In January 2000, Clear Channel Communications swapped the intellectual units of WJNO (1230 AM) and WBZT, resulting in WJNO—the oldest radio station in West Palm Beach—moving to 1290 kHz. The frequency change also came with turmoil, as longtime WJNO host Jack Cole, who had been at the station since 1984, was fired, with Randi Rhodes moved to afternoon drive. Cole said he was informed of the decision about half an hour before he was to begin his regular 3-to-7 p.m. show; operations director Jim Edwards said that it was Clear Channel's decision to take the radio station "in a new direction".

Rhodes moved to New York City in March 2004 to join the new Air America Radio liberal talk network, with her syndicated show continuing to air on WJNO. After her dismissal from Air America due to remarks made at a fund-raiser for KKGN deriding Hillary Clinton as a "whore" as part of a comedy routine, Rhodes returned to producing the show from WJNO.; Nova M Radio became Rhodes's new syndicator.
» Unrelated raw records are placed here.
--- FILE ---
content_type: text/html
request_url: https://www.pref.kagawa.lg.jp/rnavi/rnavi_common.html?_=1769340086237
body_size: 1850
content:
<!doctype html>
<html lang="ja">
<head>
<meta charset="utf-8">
Except for a three-month break related to a contract dispute with Nova M—at which time Clear Channel-owned Premiere Radio Networks took over syndication duties—Rhodes remained on WJNO until she ended her program in 2014.

==Programming==
WJNO personalities Brian Mudd and Joel Malkin host the local morning show; The Glenn Beck Program, (via Premiere Networks) and Financial Exchange with Barry Armstrong both air in late mornings. The Clay Travis and Buck Sexton Show and The Sean Hannity Show, (both via Premiere) air in middays and afternoons, while The Mark Levin Show (via Westwood One) and The Dave Ramsey Show air in the evenings. Ground Zero with Clyde Lewis and Coast to Coast AM (both via Premiere) air in late evenings and overnights. Weekend hosts include Kim Komando, Bill Handel and Ric Edelman.

After having moved from New York City to Florida, Rush Limbaugh hosted his syndicated program from a home studio in Palm Beach County, unofficially making WJNO a "home station" for the show.